ИСХОДНЫЙ ФРАГМЕНТ →
==========

2. Безусловно кончилось.
3. Пока нет новых имен, нет и тенденций. Журналистика и беллетристика не в счет.
Дмитрий Теткин,
поэт
1. Употребляя такие концепты, как “век литературы”, “эпоха”, “период”, как правило, полагают, что хронология такого рода очевидна или, по крайней мере, что феномен самого “века литературы” безусловен. Рискну предположить, что любая типологизация является условной, прежде всего в том смысле, что сама создает себе объект исследования и, соответственно, используется прежде всего историками литературы. Такой формационный почти подход.
В этом смысле “века” выстраиваются либо по персоналиям (например, век Бродского, Пушкина, эпоха Блока и т.д.), либо по качеству и значимости. Причем раньше было лучше. То есть Золотой век, Серебряный век, Бронзовый век, Свинцовый век, и так, пока не кончится таблица Менделеева.

==========

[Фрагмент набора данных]

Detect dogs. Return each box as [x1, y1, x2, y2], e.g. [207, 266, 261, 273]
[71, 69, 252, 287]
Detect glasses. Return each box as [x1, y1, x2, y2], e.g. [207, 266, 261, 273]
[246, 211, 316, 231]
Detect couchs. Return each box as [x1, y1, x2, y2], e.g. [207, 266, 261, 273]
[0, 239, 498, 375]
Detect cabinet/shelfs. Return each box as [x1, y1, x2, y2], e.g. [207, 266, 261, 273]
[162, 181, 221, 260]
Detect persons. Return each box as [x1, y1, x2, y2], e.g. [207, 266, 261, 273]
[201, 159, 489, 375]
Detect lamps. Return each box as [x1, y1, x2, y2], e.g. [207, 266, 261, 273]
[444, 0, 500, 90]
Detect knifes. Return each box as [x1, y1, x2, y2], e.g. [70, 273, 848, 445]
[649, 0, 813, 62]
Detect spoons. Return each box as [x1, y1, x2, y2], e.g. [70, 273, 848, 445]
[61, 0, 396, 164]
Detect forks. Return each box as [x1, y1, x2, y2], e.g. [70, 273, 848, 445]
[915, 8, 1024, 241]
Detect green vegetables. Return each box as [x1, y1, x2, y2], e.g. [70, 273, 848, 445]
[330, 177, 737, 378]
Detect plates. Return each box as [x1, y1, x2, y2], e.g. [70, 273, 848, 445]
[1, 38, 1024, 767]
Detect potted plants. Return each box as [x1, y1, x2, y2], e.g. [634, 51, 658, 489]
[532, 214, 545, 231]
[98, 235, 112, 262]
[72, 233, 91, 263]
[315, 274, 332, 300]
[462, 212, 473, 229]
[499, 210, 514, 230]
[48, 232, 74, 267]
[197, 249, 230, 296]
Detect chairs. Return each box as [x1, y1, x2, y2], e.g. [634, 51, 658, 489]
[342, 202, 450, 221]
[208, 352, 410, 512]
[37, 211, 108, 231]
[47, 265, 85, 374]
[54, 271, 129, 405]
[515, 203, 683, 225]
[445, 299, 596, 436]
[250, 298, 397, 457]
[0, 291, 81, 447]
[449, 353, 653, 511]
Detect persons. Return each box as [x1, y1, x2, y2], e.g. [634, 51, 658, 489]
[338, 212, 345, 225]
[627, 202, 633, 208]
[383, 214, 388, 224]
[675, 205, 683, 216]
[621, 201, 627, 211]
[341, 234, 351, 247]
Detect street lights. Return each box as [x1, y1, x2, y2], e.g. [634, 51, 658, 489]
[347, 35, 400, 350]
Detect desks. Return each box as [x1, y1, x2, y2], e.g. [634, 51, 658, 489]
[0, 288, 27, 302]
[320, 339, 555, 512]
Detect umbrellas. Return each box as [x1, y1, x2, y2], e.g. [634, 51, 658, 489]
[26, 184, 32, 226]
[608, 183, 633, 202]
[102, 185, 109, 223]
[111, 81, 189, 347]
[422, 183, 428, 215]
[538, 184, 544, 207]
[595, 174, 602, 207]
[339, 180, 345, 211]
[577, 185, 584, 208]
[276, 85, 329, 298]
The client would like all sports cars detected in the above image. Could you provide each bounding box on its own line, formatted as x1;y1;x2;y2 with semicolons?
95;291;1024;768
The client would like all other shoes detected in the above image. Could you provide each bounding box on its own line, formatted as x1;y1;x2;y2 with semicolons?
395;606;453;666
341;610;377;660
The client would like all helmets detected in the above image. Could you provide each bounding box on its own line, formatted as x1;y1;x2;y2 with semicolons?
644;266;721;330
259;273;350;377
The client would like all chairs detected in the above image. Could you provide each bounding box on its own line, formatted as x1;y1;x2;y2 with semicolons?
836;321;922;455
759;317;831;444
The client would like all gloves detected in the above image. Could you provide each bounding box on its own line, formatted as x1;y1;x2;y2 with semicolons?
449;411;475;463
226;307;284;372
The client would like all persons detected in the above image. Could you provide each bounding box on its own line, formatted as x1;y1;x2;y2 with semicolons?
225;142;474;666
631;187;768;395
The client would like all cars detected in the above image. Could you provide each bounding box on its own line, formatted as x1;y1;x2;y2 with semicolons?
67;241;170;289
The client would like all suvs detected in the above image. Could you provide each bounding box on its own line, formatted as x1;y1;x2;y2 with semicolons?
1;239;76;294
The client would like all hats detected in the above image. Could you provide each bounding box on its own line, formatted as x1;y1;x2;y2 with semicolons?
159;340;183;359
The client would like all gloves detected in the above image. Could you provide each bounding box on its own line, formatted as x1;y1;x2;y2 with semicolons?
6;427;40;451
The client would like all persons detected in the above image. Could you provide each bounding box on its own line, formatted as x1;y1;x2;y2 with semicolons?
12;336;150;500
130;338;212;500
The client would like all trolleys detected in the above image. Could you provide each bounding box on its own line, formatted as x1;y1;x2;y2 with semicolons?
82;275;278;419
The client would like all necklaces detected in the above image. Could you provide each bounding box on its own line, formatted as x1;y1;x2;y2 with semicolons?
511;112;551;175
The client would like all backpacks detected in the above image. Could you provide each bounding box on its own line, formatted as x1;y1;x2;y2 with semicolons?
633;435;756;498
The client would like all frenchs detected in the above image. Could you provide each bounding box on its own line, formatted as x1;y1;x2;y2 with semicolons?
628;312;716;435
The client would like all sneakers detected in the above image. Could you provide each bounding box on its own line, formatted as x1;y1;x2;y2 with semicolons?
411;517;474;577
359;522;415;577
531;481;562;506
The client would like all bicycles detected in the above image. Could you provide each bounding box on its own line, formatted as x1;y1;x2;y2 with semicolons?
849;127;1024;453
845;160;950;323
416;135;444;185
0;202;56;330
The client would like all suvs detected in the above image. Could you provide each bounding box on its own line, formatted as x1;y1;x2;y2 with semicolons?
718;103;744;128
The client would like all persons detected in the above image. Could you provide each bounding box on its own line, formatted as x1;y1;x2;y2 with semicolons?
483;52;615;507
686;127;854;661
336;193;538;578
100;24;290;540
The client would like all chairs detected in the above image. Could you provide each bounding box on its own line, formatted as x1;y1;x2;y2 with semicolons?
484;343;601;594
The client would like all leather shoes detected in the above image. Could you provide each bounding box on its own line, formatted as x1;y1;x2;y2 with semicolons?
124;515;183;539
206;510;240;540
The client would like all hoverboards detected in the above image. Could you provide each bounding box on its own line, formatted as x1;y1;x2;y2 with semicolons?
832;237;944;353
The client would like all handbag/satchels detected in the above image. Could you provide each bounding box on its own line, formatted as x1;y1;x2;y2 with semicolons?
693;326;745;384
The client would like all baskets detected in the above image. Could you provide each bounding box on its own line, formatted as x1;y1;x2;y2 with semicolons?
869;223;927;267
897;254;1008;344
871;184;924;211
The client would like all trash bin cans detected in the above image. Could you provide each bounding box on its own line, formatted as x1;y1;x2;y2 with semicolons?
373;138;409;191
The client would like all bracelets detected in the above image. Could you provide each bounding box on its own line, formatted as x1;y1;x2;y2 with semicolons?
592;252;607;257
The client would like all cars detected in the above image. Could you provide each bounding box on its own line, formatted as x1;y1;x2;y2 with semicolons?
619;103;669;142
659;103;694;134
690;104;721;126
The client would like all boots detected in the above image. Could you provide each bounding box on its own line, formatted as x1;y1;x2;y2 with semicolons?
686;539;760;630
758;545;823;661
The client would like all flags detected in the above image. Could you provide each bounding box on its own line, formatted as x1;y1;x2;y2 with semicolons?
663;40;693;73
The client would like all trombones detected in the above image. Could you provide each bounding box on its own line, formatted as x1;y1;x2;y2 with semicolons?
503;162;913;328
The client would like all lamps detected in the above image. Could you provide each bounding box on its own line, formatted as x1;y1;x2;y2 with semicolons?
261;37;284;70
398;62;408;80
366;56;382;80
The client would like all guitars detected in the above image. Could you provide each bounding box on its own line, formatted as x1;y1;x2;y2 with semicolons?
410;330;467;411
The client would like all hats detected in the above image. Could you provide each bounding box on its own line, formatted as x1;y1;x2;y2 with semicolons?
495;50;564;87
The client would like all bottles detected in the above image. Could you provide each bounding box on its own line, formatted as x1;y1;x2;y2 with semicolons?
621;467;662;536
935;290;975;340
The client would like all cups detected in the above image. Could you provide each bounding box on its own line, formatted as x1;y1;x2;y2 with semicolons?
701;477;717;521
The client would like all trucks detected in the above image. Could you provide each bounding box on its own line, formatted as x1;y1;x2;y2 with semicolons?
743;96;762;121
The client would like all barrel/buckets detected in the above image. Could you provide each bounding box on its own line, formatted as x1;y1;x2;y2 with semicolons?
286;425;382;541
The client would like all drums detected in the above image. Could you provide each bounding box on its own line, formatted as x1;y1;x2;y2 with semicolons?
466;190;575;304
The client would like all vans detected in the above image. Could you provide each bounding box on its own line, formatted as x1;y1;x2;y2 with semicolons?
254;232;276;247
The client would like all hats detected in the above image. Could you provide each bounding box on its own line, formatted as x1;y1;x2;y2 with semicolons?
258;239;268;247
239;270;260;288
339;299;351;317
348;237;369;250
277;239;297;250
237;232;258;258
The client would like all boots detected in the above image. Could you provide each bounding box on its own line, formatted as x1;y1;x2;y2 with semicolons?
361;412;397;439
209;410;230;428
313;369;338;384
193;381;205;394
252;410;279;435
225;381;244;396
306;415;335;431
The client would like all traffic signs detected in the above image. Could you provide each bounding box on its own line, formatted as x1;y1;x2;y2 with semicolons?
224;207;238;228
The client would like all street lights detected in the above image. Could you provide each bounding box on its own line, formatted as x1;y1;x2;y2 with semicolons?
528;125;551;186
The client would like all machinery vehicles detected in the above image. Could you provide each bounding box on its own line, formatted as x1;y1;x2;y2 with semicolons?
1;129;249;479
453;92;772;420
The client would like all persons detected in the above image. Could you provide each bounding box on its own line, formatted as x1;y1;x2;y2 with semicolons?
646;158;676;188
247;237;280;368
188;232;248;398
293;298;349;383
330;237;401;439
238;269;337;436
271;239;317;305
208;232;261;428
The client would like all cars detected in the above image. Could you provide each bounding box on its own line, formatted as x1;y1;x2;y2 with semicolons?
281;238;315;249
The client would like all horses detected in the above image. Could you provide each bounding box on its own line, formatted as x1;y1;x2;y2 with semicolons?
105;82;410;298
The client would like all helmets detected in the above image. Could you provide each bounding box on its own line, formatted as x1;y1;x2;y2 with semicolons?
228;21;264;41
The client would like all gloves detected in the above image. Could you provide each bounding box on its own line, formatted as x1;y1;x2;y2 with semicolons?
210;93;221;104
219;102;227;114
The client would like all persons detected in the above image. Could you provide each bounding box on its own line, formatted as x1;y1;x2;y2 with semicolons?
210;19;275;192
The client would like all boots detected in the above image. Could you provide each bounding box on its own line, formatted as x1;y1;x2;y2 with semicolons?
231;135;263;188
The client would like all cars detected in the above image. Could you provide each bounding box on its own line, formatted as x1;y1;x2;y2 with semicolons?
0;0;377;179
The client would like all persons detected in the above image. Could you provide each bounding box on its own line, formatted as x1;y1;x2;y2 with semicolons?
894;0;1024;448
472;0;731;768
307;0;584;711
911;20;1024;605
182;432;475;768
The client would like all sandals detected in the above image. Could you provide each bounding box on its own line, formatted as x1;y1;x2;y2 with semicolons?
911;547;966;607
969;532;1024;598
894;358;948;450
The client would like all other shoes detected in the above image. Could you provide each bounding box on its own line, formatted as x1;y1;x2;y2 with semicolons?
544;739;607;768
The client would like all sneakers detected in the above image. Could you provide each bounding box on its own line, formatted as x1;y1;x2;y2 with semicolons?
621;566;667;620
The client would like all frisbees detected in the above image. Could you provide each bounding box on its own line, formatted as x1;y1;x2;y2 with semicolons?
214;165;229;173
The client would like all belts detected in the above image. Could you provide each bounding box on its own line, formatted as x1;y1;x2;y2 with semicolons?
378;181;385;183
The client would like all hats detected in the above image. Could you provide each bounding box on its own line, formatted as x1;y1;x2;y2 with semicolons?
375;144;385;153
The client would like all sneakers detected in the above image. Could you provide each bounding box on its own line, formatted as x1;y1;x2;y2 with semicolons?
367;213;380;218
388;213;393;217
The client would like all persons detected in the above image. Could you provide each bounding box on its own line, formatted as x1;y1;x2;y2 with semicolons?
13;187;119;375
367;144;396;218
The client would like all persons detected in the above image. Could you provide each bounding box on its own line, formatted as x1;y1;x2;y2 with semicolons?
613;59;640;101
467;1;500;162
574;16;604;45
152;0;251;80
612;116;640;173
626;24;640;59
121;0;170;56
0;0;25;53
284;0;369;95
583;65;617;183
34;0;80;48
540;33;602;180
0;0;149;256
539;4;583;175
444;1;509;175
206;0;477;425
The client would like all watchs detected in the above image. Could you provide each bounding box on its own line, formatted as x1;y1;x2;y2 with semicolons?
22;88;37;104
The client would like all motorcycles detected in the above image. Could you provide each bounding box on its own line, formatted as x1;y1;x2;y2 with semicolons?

==========

Согласуются ли с фрагментом о веках литературы эти утверждения? На каждое ответьте «да» или «нет» и приведите решающие слова из текста дословно.
1. Дмитрий Теткин представлен как поэт.
2. Журналистика и беллетристика учитываются при разговоре о новых тенденциях.
3. Типологизация, по тексту, используется прежде всего историками литературы.
Записи здесь никакой роли не играют.

ИТОГ УПРАЖНЕНИЯ →
1. Да: «поэт».
2. Нет: «Журналистика и беллетристика не в счет».
3. Да: «используется прежде всего историками литературы».